April came, he went back east, still hadn't said a word about her to me, but the day he got back he switched his status to "engaged". And you know, he never put their status back to "in a relationship" and he certainly never wrote me a single sentence to say "A and I have been talking and we're giving it another go. I hope you can be happy for me." Nothing. Just switched his status to engaged the minute he got back and then wrote me an e-mail three days later.
I wrote back that it completely made sense for him to be with her and not someone else (meaning me), but that I would have appreciated a head's up instead of reading about it with everyone else on facebook. I thought it was rude and deliberately hurtful. I basically told him to go fuck himself.
He hasn't written/spoken to me since. I've written only twice. Once to apologize for being angry. No response. And once to congratulate him on his marriage. They got married in someone's ungardened backyard, with about 12 people there (all her friends/family, but for his parents and brother). There were no decorations, indoor furniture dragged outside, and the "bride" sat next to him on a bench, back to said family, holding a water bottle as they made their vows. I think a banjo would have made the ceremony too fancy. It was bizarre. Nobody looks happy to be there. It wasn't interesting enough to be a barbeque! I know it sounds like sour grapes, maybe so, but it was still so sad and just, no effort. They did that and then went to a pub where I'm only assuming their parents bought their own meal. No first dance, no speeches. Just backyard vows and then all you can eat nachos with a complimentary roll of arcade tokens and I'm making that part up! I doubt the guests got anything as signifigant as arcade tokens. So...why?

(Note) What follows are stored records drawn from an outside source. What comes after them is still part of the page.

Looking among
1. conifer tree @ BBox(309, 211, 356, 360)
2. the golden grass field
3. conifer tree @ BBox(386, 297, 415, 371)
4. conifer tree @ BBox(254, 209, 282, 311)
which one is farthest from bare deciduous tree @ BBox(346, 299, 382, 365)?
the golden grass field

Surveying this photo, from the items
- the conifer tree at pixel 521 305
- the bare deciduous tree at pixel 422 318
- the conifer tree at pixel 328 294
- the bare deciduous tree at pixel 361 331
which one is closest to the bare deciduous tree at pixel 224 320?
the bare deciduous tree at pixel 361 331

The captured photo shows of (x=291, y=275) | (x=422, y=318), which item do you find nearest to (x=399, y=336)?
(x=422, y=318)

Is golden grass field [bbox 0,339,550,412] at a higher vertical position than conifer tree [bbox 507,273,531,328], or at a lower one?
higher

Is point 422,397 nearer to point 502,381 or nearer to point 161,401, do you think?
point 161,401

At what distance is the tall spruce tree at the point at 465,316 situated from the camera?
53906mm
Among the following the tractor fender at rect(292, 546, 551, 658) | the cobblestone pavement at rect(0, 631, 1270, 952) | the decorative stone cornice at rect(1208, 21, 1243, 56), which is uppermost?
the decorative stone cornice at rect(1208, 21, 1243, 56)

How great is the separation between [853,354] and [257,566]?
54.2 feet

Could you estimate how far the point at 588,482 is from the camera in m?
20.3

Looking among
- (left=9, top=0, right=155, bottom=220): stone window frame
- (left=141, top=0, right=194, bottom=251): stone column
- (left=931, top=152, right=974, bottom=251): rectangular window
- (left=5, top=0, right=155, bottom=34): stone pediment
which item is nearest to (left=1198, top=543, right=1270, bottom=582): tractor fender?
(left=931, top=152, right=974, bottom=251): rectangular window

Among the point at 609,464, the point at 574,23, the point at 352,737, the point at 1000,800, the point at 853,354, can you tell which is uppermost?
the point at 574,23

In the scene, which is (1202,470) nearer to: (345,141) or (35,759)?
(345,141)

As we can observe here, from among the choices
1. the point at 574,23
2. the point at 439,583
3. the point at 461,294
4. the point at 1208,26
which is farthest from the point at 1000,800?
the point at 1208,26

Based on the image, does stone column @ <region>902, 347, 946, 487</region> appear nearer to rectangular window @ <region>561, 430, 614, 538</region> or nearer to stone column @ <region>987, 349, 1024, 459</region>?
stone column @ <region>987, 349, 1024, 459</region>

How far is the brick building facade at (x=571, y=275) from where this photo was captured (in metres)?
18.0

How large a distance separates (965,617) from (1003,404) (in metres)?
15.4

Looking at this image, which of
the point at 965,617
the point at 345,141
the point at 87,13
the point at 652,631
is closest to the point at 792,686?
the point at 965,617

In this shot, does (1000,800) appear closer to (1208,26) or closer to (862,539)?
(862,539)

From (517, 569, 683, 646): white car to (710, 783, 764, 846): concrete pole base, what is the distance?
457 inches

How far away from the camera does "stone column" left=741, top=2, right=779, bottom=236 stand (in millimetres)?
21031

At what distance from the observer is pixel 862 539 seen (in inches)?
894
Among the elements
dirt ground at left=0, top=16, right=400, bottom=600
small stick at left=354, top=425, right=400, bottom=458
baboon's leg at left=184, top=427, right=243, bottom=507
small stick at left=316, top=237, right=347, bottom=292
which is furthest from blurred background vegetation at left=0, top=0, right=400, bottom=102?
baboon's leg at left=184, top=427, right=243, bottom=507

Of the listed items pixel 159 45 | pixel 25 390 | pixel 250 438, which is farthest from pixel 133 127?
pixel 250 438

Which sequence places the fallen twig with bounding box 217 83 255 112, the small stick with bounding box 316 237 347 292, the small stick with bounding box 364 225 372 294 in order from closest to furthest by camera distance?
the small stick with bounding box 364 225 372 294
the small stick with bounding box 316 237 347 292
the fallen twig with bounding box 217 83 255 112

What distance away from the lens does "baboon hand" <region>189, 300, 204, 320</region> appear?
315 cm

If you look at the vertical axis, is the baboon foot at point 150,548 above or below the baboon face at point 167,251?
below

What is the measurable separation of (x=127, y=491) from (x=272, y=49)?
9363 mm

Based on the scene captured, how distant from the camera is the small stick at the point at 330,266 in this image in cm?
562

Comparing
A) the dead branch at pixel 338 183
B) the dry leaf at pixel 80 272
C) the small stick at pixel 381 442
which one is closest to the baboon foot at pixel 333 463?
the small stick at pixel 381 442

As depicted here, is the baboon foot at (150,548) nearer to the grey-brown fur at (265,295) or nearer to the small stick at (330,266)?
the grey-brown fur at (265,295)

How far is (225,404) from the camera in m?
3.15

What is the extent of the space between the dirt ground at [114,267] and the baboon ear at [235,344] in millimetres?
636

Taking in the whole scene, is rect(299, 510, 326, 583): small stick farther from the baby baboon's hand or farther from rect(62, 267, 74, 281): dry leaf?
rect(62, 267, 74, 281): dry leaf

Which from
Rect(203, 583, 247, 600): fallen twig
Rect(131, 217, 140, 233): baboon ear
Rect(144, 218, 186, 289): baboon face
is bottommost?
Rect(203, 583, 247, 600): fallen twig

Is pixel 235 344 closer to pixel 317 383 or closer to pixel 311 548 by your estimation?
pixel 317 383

If they're so in love and have the rest of their lives...they can't wait to have something a little nicer? I'm not saying spend tonnes of money because that's stupid, I'm saying "nice". A day to be proud of, doing something fun. You can clearly see that the neighbors have a trampoline in the backyard...why not crash it?? Get some fun pictures, make a day worth remembering. Or, got to city hall and then just have a little gathering in the back yard. Put up some china lanterns or Christmas lights. Something romantic and endearing at the very least. Whatever.

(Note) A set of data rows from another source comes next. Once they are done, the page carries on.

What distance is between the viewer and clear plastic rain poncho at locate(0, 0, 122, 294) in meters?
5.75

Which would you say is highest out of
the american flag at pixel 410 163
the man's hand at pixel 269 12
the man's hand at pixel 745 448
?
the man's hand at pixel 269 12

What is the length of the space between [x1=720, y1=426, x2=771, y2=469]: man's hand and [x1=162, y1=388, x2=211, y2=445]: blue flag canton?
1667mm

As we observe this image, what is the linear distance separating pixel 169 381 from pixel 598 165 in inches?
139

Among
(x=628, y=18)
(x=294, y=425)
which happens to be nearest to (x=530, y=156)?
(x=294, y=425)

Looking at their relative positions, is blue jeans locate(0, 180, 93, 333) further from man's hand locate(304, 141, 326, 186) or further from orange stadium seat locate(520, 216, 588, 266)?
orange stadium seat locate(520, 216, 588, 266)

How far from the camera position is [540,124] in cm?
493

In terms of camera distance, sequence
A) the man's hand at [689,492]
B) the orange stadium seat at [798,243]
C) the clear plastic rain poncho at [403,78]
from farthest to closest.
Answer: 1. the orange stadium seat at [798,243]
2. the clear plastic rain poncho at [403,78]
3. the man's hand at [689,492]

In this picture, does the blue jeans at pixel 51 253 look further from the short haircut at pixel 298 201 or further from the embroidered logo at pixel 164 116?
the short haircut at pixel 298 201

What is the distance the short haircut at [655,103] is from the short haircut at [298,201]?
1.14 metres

Oh, did I forget to mention they did it on my birthday? The only thing memorable about it was that.
So, on the one hand, I feel lied to because she even came to town as early as Feb, and he said NOTHING to me. If he wanted to stay my friend, he would have told me that he was moving on. But, he didn't until he was hundreds of miles away.

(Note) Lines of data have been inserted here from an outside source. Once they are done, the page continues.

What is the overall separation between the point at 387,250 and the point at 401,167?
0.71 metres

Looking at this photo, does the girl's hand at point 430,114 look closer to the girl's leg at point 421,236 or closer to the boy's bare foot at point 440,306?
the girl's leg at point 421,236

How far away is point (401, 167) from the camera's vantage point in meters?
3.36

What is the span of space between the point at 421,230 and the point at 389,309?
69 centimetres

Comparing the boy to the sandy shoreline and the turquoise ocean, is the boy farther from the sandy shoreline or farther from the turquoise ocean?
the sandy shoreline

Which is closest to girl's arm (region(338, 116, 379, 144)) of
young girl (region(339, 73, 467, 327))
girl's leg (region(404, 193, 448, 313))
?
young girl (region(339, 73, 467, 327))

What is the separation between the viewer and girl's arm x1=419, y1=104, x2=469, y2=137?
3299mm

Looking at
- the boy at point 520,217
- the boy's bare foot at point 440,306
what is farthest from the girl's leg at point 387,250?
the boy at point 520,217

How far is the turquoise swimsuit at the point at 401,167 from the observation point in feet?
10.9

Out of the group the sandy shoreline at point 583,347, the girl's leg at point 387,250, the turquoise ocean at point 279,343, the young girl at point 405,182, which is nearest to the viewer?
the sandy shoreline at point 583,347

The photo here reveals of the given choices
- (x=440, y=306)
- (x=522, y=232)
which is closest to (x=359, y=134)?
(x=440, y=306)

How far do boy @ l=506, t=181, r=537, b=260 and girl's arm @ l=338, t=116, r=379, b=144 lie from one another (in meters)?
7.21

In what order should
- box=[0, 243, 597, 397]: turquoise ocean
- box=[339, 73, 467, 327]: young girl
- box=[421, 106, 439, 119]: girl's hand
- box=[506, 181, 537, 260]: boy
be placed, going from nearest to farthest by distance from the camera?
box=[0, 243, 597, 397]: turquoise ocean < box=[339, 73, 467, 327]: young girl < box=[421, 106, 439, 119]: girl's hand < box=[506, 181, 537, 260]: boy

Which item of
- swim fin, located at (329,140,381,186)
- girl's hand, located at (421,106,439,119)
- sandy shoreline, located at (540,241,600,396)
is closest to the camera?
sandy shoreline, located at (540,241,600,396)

When he said that it was me he loved for two years, that would have included the entire time they dated before he came back here. So...by April he's ready to commit to her? On my birthday, it's as good a time as any to have a non-wedding with no announcement, no notice to ANY of his friends here and not even a honeymoon? Seriously! They got married, and then went home and uploaded the awful pics on Facebook! She even comments that most of her "fave's" are "candid" photos...it's not like she has a choice!!! There was no photographer, no venue, no catering, no nothing. It was a non-event. And, it was right on my birthday which, if it wasn't on purpose, is a pretty bizarre coincidence, no?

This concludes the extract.